Of 101,862 inpatient Medicare encounters, RACs audited 8110 (8.0%) encounters, alleged overpayment in 31.3% (2536/8110), and hospitals disputed 91.0% (2309/2536). There was a nearly 3-fold increase in RAC overpayment determinations in 2 years, although the hospitals contested and won a larger percent of cases each year. One-third (645/1935, 33.3%) of settled claims were decided in the discussion period, which are favorable decisions for the hospitals not reported in federal appeals data. Almost half (951/1935, 49.1%) of settled contested cases were withdrawn by the hospitals and rebilled under Medicare Part B to avoid the lengthy (mean 555 [SD 255] days) appeals process. These original inpatient claims are considered improper payments recovered by the RAC. The hospitals also lost appeals (0.9%) by missing a filing deadline, yet there was no reciprocal case concession when the appeals process missed a deadline.
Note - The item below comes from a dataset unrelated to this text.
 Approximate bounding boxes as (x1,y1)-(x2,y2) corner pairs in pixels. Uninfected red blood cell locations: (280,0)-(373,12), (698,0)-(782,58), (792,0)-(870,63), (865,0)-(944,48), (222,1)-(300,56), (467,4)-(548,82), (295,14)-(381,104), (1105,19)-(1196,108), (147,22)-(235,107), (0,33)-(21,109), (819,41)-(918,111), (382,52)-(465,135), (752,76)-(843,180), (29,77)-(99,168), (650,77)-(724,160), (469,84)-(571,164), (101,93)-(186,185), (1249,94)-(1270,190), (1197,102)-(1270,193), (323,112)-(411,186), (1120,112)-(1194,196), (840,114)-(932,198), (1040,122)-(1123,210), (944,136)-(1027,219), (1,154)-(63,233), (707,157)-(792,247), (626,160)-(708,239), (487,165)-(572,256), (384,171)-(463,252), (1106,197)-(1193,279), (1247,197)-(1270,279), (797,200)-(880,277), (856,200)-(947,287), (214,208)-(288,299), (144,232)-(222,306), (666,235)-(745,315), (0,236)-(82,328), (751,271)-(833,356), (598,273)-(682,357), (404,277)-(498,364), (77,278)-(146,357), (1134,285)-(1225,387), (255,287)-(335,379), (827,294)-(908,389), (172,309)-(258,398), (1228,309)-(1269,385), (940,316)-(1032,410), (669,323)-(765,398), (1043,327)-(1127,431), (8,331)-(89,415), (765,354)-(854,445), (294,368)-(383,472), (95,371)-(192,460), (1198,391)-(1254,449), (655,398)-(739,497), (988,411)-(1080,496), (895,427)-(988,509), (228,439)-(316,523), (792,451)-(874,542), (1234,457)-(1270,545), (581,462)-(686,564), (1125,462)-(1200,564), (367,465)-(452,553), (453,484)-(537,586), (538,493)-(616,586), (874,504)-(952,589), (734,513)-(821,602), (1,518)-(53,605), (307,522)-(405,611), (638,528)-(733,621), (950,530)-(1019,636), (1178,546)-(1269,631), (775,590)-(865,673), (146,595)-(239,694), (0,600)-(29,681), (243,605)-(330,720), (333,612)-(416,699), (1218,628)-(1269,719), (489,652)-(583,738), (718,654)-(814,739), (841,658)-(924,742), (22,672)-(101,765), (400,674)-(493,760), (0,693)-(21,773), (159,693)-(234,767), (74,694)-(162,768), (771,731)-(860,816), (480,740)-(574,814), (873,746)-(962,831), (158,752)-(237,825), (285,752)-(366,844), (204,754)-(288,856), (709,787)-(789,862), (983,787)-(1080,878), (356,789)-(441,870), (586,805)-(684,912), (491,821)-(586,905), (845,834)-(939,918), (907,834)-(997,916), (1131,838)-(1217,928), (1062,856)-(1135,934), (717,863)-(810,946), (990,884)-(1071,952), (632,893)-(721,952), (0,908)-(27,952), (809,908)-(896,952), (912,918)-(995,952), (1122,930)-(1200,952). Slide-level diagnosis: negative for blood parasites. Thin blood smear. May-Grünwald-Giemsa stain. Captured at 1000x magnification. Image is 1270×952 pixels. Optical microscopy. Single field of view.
No overpayment determinations contested the need for care delivered, rather that care should have been delivered under outpatient, not inpatient, status. The institutions employed an average 5.1 full-time staff in the audits process.

CONCLUSIONS:

These findings suggest a need for RAC reform, including improved transparency in data reporting. Journal of Hospital Medicine 2015;10:212–219. © 2015 Society of Hospital Medicine.